HOW TO COMPLETE THIS TASK
Reproduce the EESC opinion on State aid for services of general economic interest, starting at the words "COM(2011) 146 final." and ending after "on the subject.".

25.8.2011   

EN

Official Journal of the European Union

C 248/149


Opinion of the European Economic and Social Committee on the ‘Communication from the Commission to the European Parliament, the Council, the European Economic and Social Committee and the Committee of the Regions — Reform of the EU State aid Rules on Services of General Economic Interest’

COM(2011) 146 final

2011/C 248/26

Rapporteur-General: Mr Raymond HENCKS

On 23 March 2011 the European Commission decided to consult the European Economic and Social Committee, under Article 304 of the Treaty on the Functioning of the European Union, on the

Communication from the Commission to the European Parliament, the Council, the European Economic and Social Committee and the Committee of the Regions – Reform of the EU State Aid Rules on Services of General Economic Interest

COM(2011) 146 final.

On 3 May 2011 the Committee Bureau instructed the Section for Transport, Energy, Infrastructure and the Information Society to prepare the Committee's work on the subject.

Given the urgent nature of the work (Rule 59 of the Rules of Procedure), the European Economic and Social Committee appointed Mr HENCKS as rapporteur-general at its 472nd plenary session, held on 15 and 16 June 2011 (meeting of 15 June), and adopted the following opinion by 136 votes to 6, with 16 abstentions.

1.   Recommendations

1.1

The EESC is pleased that, as part of its dialogue with stakeholders, the Commission has begun to discuss reviewing and clarifying the rules governing the financing of services of general economic interest.

1.2

The EESC fully supports a new, more diversified and proportionate approach to the different types of public service and agrees with the notification exemption for small-scale public services and certain social services.

PROVIDED RECORDS
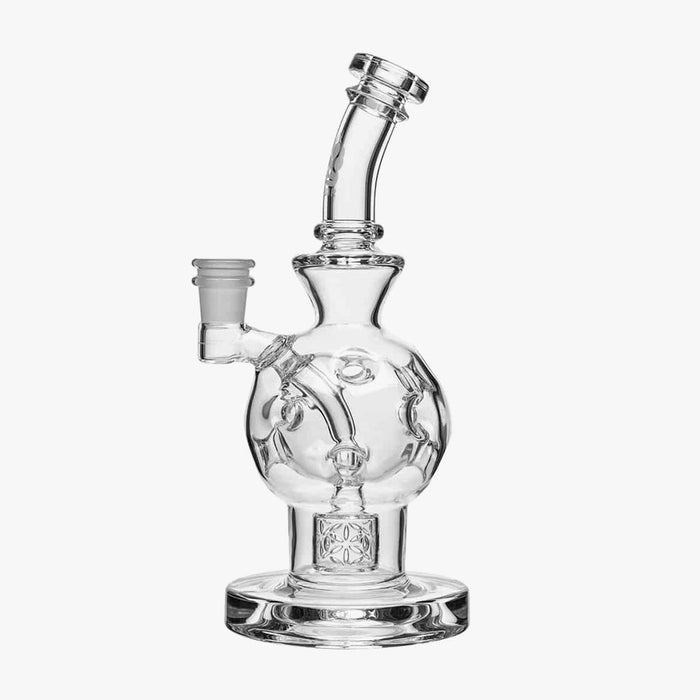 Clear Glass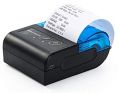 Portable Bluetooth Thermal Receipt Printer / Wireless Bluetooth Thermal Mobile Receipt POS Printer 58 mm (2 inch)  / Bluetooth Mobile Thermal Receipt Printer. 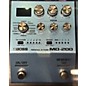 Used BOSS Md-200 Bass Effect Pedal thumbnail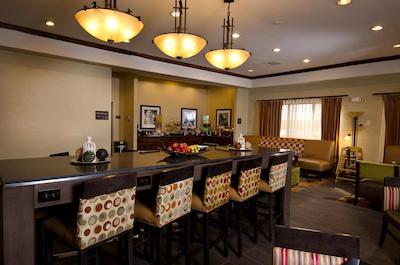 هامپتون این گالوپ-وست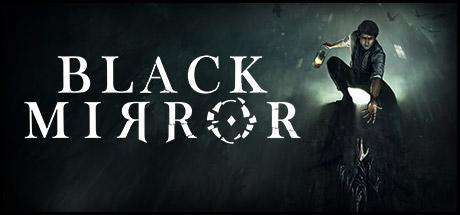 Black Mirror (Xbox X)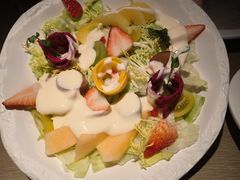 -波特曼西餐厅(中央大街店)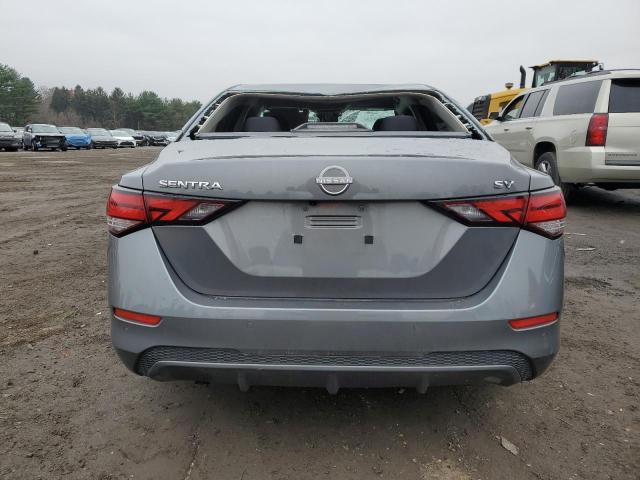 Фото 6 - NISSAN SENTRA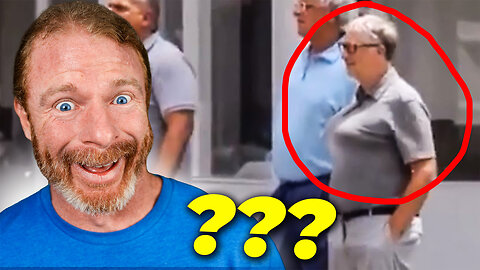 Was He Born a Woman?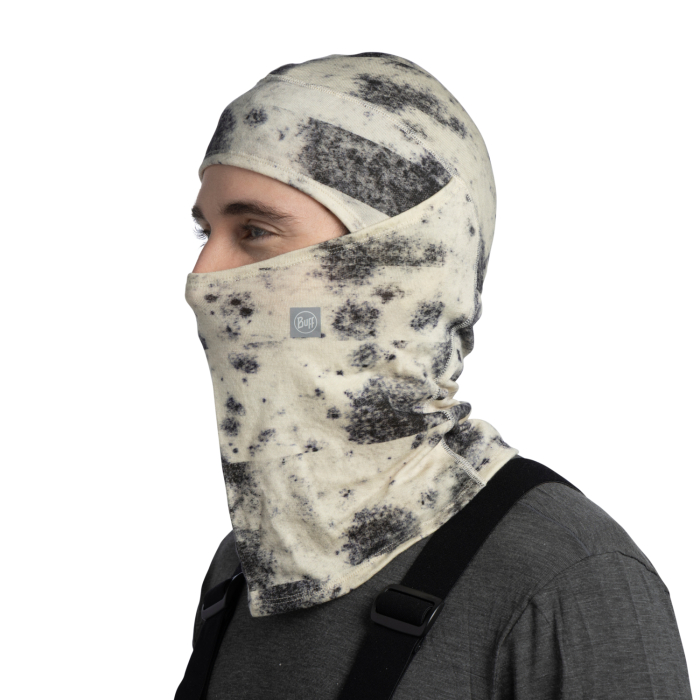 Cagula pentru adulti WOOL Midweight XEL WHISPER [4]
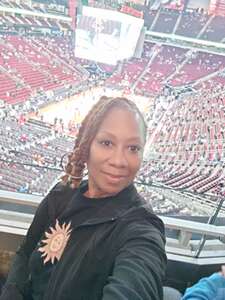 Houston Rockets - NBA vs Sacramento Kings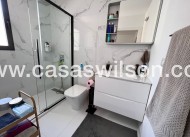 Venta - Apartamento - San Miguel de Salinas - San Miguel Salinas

ANSWER SECTION
COM(2011) 146 final.

On 3 May 2011 the Committee Bureau instructed the Section for Transport, Energy, Infrastructure and the Information Society to prepare the Committee's work on the subject.